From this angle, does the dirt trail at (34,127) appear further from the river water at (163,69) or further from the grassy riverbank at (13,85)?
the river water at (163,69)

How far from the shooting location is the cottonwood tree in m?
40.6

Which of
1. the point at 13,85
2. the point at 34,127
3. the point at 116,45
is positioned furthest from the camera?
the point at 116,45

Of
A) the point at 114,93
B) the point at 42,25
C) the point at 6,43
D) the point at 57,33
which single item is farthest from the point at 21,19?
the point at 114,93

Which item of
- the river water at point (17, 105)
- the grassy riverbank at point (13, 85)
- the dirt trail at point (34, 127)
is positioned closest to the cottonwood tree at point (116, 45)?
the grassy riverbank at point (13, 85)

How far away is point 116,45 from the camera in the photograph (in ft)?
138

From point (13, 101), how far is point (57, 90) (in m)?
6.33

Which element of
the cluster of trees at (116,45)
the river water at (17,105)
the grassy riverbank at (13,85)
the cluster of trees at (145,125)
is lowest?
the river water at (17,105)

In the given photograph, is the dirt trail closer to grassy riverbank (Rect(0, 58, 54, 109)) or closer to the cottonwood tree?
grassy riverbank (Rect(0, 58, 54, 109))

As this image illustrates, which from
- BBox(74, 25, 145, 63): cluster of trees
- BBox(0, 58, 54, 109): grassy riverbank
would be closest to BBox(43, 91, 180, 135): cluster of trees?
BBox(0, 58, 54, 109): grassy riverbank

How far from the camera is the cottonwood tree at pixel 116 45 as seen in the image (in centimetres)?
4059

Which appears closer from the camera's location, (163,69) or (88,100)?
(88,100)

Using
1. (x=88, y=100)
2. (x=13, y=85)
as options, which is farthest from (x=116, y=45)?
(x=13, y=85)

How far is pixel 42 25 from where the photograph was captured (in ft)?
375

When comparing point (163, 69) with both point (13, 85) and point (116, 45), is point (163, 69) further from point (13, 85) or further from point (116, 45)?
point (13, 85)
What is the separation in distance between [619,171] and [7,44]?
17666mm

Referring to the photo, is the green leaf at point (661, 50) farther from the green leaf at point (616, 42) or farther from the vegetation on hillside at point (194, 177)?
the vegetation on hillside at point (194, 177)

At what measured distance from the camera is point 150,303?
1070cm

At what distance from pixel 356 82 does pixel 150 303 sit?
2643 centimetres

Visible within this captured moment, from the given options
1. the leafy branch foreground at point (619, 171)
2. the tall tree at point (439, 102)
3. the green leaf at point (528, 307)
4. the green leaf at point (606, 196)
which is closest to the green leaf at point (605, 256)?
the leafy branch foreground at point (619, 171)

+++

TO BE DONE
Copy all of the items above verbatim, line for line, preserving their original order.

EXERCISE SOLUTION
From this angle, does the dirt trail at (34,127) appear further from the river water at (163,69) or further from the grassy riverbank at (13,85)?
the river water at (163,69)

How far from the shooting location is the cottonwood tree in m?
40.6

Which of
1. the point at 13,85
2. the point at 34,127
3. the point at 116,45
is positioned furthest from the camera?
the point at 116,45

Of
A) the point at 114,93
B) the point at 42,25
C) the point at 6,43
D) the point at 57,33
which single item is farthest from the point at 21,19?
the point at 114,93

Which item of
- the river water at point (17, 105)
- the grassy riverbank at point (13, 85)
- the dirt trail at point (34, 127)
is positioned closest to the cottonwood tree at point (116, 45)?
the grassy riverbank at point (13, 85)

How far away is point 116,45 from the camera in the photograph (in ft)?
138

From point (13, 101), how far is point (57, 90) (in m)?
6.33

Which element of
the cluster of trees at (116,45)
the river water at (17,105)
the grassy riverbank at (13,85)
the cluster of trees at (145,125)
is lowest?
the river water at (17,105)

In the given photograph, is the dirt trail closer to grassy riverbank (Rect(0, 58, 54, 109)) or closer to the cottonwood tree?
grassy riverbank (Rect(0, 58, 54, 109))

As this image illustrates, which from
- BBox(74, 25, 145, 63): cluster of trees
- BBox(0, 58, 54, 109): grassy riverbank
would be closest to BBox(43, 91, 180, 135): cluster of trees?
BBox(0, 58, 54, 109): grassy riverbank

How far from the camera is the cottonwood tree at pixel 116 45 as seen in the image (in centimetres)?
4059

Which appears closer from the camera's location, (163,69) or (88,100)?
(88,100)

Using
1. (x=88, y=100)
2. (x=13, y=85)
as options, which is farthest from (x=116, y=45)?
(x=13, y=85)

How far is pixel 42 25 from where the photograph was captured (in ft)?
375

When comparing point (163, 69) with both point (13, 85) and point (116, 45), is point (163, 69) further from point (13, 85) or further from point (116, 45)?
point (13, 85)
What is the separation in distance between [619,171] and [7,44]?
17666mm

Referring to the photo, is the green leaf at point (661, 50) farther from the green leaf at point (616, 42) or farther from the vegetation on hillside at point (194, 177)?
the vegetation on hillside at point (194, 177)

At what measured distance from the camera is point 150,303?
1070cm

At what distance from pixel 356 82 does pixel 150 303 sit?
2643 centimetres

Visible within this captured moment, from the given options
1. the leafy branch foreground at point (619, 171)
2. the tall tree at point (439, 102)
3. the green leaf at point (528, 307)
4. the green leaf at point (606, 196)
which is closest to the green leaf at point (605, 256)?
the leafy branch foreground at point (619, 171)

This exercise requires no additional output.